* EXTRACT TO READ
Economic recovery strategies must prioritise employment and innovation in Europe as much as underpin the transformation to carbon neutrality and digital society. We are grateful for measures enacted in member states and at the EU level, comprising flexible state aid rules, tax breaks, investment guarantees, loans and other measures. Now, governments must coordinate their plans, to allow the synchronised restart of production and logistics across borders in a safe, timely and smooth manner.
In addition, it will be essential to support the recovery with immediate, targeted measures to trigger demand, such as tax reductions or other purchase incentives as well as stimulus through public procurement.
Purchase incentives would help to bring back capacity utilisation quickly and therefore, safeguard jobs and investment capacity. Such measures will be specifically effective in the automotive industry, which can act as an engine of economic recovery thanks to its vast and complex supply chain, significant employment impact and immediate knock-on effect on other sectors of the economy.
The increased uptake of latest-state technologies will also push the decarbonisation and digitalisation of society as well as contribute positively to reducing casualties on the roads. To yield most effect, incentives should be based on similar criteria across Europe. Their scope should be broad, apply to all classes of vehicles, be technology neutral and differentiate progressively for those vehicles with the latest safety and environmental technologies.
In parallel, the EU should fully leverage all instruments at its disposal to support research and innovation. This includes the EU budget, public procurement and financial support from the EIB.”

* RECORDS SUPPLIED
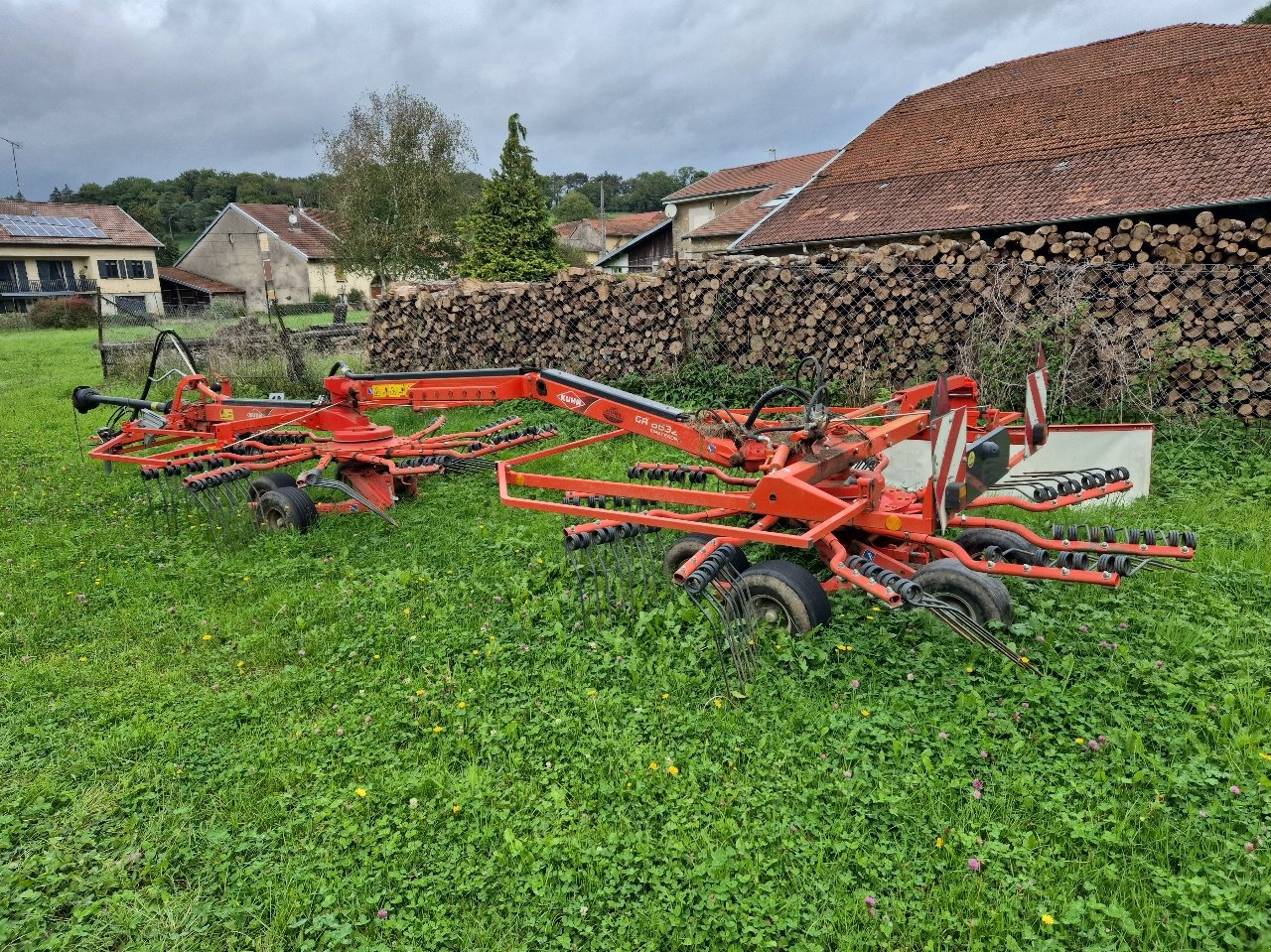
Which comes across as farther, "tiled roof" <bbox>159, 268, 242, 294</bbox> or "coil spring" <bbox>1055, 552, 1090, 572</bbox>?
"tiled roof" <bbox>159, 268, 242, 294</bbox>

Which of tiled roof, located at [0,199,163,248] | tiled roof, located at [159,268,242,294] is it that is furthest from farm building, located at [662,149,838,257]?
tiled roof, located at [0,199,163,248]

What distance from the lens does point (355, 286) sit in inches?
1732

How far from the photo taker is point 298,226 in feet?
152

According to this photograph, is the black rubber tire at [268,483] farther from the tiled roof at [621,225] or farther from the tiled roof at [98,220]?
the tiled roof at [621,225]

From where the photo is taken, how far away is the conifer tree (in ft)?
71.4

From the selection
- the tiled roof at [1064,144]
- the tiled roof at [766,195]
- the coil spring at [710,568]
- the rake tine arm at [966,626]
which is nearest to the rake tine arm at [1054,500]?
the rake tine arm at [966,626]

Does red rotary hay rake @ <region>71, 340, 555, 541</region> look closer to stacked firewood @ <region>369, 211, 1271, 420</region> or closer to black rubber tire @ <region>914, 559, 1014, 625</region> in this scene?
stacked firewood @ <region>369, 211, 1271, 420</region>

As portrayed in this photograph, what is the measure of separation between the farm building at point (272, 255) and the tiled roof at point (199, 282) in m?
0.41

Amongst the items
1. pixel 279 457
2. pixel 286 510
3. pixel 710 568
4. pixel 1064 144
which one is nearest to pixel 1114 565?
pixel 710 568

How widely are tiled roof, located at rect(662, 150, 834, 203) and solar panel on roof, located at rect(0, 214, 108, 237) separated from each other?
Answer: 1345 inches

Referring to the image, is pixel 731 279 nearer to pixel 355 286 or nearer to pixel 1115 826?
pixel 1115 826

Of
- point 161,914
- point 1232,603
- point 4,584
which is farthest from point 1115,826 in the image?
point 4,584

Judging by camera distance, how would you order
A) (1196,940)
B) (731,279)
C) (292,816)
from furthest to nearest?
(731,279), (292,816), (1196,940)

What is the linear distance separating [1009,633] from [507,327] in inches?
354
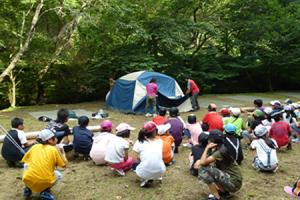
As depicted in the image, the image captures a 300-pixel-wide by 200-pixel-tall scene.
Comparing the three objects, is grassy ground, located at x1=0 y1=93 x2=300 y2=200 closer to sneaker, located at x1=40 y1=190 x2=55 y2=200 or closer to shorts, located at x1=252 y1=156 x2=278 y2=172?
shorts, located at x1=252 y1=156 x2=278 y2=172

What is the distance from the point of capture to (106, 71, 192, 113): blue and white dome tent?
12.4 m

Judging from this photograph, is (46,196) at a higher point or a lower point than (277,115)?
lower

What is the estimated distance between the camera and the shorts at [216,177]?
471cm

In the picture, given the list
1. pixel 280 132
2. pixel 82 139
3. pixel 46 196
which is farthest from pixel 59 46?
pixel 46 196

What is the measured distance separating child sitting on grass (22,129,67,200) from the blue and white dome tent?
7.51 metres

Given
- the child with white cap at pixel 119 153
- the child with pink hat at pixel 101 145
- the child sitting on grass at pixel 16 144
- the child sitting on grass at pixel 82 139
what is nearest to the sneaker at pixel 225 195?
the child with white cap at pixel 119 153

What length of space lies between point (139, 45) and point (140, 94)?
14.6ft

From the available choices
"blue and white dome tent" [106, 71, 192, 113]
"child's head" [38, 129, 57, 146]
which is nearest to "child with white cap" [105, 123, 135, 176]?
"child's head" [38, 129, 57, 146]

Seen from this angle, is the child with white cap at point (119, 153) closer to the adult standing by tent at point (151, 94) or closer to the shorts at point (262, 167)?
the shorts at point (262, 167)

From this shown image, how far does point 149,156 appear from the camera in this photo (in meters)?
5.32

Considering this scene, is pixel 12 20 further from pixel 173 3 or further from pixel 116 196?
pixel 116 196

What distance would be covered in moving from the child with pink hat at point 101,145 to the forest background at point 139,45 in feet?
23.9

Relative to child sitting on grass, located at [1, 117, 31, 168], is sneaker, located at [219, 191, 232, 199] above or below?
below

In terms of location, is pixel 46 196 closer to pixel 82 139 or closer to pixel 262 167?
pixel 82 139
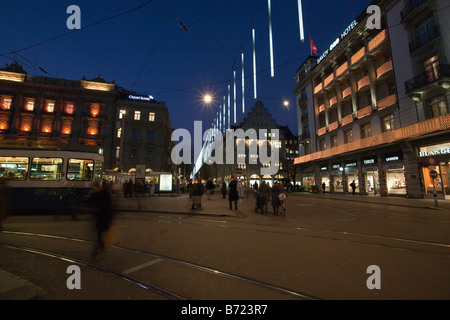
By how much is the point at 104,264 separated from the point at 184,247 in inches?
72.4

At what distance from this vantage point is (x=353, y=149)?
2659 cm

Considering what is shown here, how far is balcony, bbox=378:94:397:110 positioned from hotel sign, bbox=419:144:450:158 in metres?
5.83

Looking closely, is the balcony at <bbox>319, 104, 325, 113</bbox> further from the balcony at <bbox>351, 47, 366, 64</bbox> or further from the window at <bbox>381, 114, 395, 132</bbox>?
the window at <bbox>381, 114, 395, 132</bbox>

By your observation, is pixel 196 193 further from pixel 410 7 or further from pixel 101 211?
pixel 410 7

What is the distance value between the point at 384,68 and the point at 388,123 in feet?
19.6

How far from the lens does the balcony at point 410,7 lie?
1925 cm

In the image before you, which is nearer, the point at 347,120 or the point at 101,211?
the point at 101,211

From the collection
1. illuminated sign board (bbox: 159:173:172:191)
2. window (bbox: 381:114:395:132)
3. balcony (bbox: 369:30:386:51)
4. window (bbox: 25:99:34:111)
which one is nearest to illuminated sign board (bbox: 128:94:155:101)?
window (bbox: 25:99:34:111)

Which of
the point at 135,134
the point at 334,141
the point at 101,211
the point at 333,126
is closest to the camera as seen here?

* WORK TO BE COMPLETED
Repeat the passage of the economic recovery text from "Economic recovery strategies" to "and smooth manner.". Rely only on the text about economic recovery.

* RESULT
Economic recovery strategies must prioritise employment and innovation in Europe as much as underpin the transformation to carbon neutrality and digital society. We are grateful for measures enacted in member states and at the EU level, comprising flexible state aid rules, tax breaks, investment guarantees, loans and other measures. Now, governments must coordinate their plans, to allow the synchronised restart of production and logistics across borders in a safe, timely and smooth manner.